Questo ampliamento delle idee di Freud ha permesso l'ipotesi kleiniana di una nuova teoria della mente, fondata sugli oggetti interni, figure significative (i genitori, in primo luogo) che si stratificano nello spazio metaforico definito come mondo interno dell'individuo attraverso i processi di identificazione.

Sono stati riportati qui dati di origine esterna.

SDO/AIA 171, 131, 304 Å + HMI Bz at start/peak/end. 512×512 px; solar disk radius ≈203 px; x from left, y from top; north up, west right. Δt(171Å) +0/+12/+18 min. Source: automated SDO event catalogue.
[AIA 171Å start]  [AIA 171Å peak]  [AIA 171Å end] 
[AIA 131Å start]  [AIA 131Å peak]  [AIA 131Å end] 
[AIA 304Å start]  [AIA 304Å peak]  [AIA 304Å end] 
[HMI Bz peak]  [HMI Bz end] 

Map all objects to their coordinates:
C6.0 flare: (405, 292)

Quanto al confronto con le idee di Freud, ci sono motivi di dissonanza. Ad esempio per Joan Riviere, sulla scia del pensiero kleiniano, la relazione d'amore e di ostilità nei confronti della madre e dell'ambiente si sviluppano nel bambino di pari passo. E l'inconscio non è solo rimotivo né "costituisce una parte arcaica e rudimentale della mente, bensì l'organo attivo in cui hanno luogo i processi mentali". Tra questi ha un ruolo dominante la fantasia che resta solitamente inconscia. Questa fantasia inconscia si fonda sulla interpretazione soggettiva dell'esperienza, che la psiche mette in atto per mezzo dei processi di introiezione e proiezione.

Alla base dello sviluppo mentale ci sono le due posizioni descritte d Melanie Klein, la schizo-paranoide e la depressiva. Quando le angosce schizo-paranoidi si attenuano e il bambino entra nella posizione depressiva, la madre viene percepita come persona reale e "nascono i sentimenti d'amore, distinti dai bisogni sensoriali; in questo modo i sentimenti d'amore determinano la differenza fondamentale tra relazione d'oggetto parziale e relazione d'oggetto intero". Questi processi sono della massima importanza anche nella vita affettiva e sessuale adulta. Joan Riviere conclude questo suo lungo discorso sulla teoria kleiniana dello sviluppo precisando che "il mondo interno è un mondo fatto esclusivamente di relazioni personali, in cui niente è esterno, nel senso che ogni cosa che in esso accade si riferisce al sé (...). Il mondo interno dei nostri oggetti istintuali, nella sua forma primitiva, è perciò abitato dapprima da nostra madre e nostro padre o dalle parti di essi internalizzate in quell'epoca, per esempio mediante il succhiare, o il guardare, il percepire e il registrare all'interno; e quelle due persone rimangono i prototipi di tutte le relazioni che sviluppiamo successivamente con altre persone". Meglio e più chiaramente non poteva essere descritta la concezione teologica della mente dove le rappresentazioni delle figure più significative dell'infanzia (in particolare i genitori) diventano gli dèi e i diavoli del nostro universo mentale.

Che dire, alla fine di questa lettura, di questa raccolta di scritti? Joan Riviere ci appare come una persona molto dotata e molto appassionata di psicoanalisi. Tuttavia, i suoi scritti teorici ricalcano a volte in maniera poco critica le idee di Melanie Klein.